| Work required |
Please set down every record exactly as it appears below.

| Record excerpts |
%%
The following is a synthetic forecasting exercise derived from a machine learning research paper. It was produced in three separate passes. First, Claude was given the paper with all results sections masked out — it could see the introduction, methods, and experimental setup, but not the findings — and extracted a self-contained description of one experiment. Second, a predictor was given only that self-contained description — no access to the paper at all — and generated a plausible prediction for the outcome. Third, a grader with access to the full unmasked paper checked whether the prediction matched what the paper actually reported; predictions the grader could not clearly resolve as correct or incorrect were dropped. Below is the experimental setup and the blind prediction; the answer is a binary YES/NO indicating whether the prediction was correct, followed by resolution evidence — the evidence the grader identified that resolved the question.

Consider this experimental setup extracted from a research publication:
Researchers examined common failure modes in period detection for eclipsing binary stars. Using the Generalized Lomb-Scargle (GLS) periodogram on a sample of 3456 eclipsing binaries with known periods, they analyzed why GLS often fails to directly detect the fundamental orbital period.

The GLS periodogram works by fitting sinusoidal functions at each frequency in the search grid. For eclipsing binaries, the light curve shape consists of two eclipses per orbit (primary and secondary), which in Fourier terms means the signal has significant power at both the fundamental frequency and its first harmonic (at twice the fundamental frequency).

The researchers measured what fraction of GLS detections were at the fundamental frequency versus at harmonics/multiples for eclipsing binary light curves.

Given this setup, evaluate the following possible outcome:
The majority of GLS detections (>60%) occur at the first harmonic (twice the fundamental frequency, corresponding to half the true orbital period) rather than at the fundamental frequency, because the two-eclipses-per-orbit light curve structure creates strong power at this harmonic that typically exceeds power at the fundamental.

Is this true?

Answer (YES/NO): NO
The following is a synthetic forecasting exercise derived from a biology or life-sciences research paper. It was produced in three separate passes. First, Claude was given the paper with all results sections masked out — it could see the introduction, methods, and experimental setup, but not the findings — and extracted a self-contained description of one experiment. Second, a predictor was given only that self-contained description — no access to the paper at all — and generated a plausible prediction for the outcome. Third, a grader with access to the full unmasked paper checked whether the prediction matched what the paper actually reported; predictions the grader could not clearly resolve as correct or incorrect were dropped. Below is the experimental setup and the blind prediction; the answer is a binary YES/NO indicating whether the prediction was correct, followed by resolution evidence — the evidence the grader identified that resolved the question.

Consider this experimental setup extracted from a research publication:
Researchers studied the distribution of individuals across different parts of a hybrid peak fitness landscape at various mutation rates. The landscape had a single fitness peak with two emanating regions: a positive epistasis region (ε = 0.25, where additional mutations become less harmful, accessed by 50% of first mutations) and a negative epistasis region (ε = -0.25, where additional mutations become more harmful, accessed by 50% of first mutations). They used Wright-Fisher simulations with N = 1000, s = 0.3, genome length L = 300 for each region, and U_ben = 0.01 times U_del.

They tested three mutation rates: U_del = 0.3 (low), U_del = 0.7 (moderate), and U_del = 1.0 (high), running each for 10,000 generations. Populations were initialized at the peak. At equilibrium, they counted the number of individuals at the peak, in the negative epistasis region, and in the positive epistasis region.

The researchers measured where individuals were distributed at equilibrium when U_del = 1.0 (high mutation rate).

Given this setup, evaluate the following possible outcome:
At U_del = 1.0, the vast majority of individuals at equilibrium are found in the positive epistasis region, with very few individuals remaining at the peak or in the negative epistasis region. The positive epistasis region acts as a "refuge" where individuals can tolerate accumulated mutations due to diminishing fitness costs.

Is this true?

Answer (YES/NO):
%%
| Expected output |
The following is a synthetic forecasting exercise derived from a machine learning research paper. It was produced in three separate passes. First, Claude was given the paper with all results sections masked out — it could see the introduction, methods, and experimental setup, but not the findings — and extracted a self-contained description of one experiment. Second, a predictor was given only that self-contained description — no access to the paper at all — and generated a plausible prediction for the outcome. Third, a grader with access to the full unmasked paper checked whether the prediction matched what the paper actually reported; predictions the grader could not clearly resolve as correct or incorrect were dropped. Below is the experimental setup and the blind prediction; the answer is a binary YES/NO indicating whether the prediction was correct, followed by resolution evidence — the evidence the grader identified that resolved the question.

Consider this experimental setup extracted from a research publication:
Researchers examined common failure modes in period detection for eclipsing binary stars. Using the Generalized Lomb-Scargle (GLS) periodogram on a sample of 3456 eclipsing binaries with known periods, they analyzed why GLS often fails to directly detect the fundamental orbital period.

The GLS periodogram works by fitting sinusoidal functions at each frequency in the search grid. For eclipsing binaries, the light curve shape consists of two eclipses per orbit (primary and secondary), which in Fourier terms means the signal has significant power at both the fundamental frequency and its first harmonic (at twice the fundamental frequency).

The researchers measured what fraction of GLS detections were at the fundamental frequency versus at harmonics/multiples for eclipsing binary light curves.

Given this setup, evaluate the following possible outcome:
The majority of GLS detections (>60%) occur at the first harmonic (twice the fundamental frequency, corresponding to half the true orbital period) rather than at the fundamental frequency, because the two-eclipses-per-orbit light curve structure creates strong power at this harmonic that typically exceeds power at the fundamental.

Is this true?

Answer (YES/NO): NO
The following is a synthetic forecasting exercise derived from a biology or life-sciences research paper. It was produced in three separate passes. First, Claude was given the paper with all results sections masked out — it could see the introduction, methods, and experimental setup, but not the findings — and extracted a self-contained description of one experiment. Second, a predictor was given only that self-contained description — no access to the paper at all — and generated a plausible prediction for the outcome. Third, a grader with access to the full unmasked paper checked whether the prediction matched what the paper actually reported; predictions the grader could not clearly resolve as correct or incorrect were dropped. Below is the experimental setup and the blind prediction; the answer is a binary YES/NO indicating whether the prediction was correct, followed by resolution evidence — the evidence the grader identified that resolved the question.

Consider this experimental setup extracted from a research publication:
Researchers studied the distribution of individuals across different parts of a hybrid peak fitness landscape at various mutation rates. The landscape had a single fitness peak with two emanating regions: a positive epistasis region (ε = 0.25, where additional mutations become less harmful, accessed by 50% of first mutations) and a negative epistasis region (ε = -0.25, where additional mutations become more harmful, accessed by 50% of first mutations). They used Wright-Fisher simulations with N = 1000, s = 0.3, genome length L = 300 for each region, and U_ben = 0.01 times U_del.

They tested three mutation rates: U_del = 0.3 (low), U_del = 0.7 (moderate), and U_del = 1.0 (high), running each for 10,000 generations. Populations were initialized at the peak. At equilibrium, they counted the number of individuals at the peak, in the negative epistasis region, and in the positive epistasis region.

The researchers measured where individuals were distributed at equilibrium when U_del = 1.0 (high mutation rate).

Given this setup, evaluate the following possible outcome:
At U_del = 1.0, the vast majority of individuals at equilibrium are found in the positive epistasis region, with very few individuals remaining at the peak or in the negative epistasis region. The positive epistasis region acts as a "refuge" where individuals can tolerate accumulated mutations due to diminishing fitness costs.

Is this true?

Answer (YES/NO):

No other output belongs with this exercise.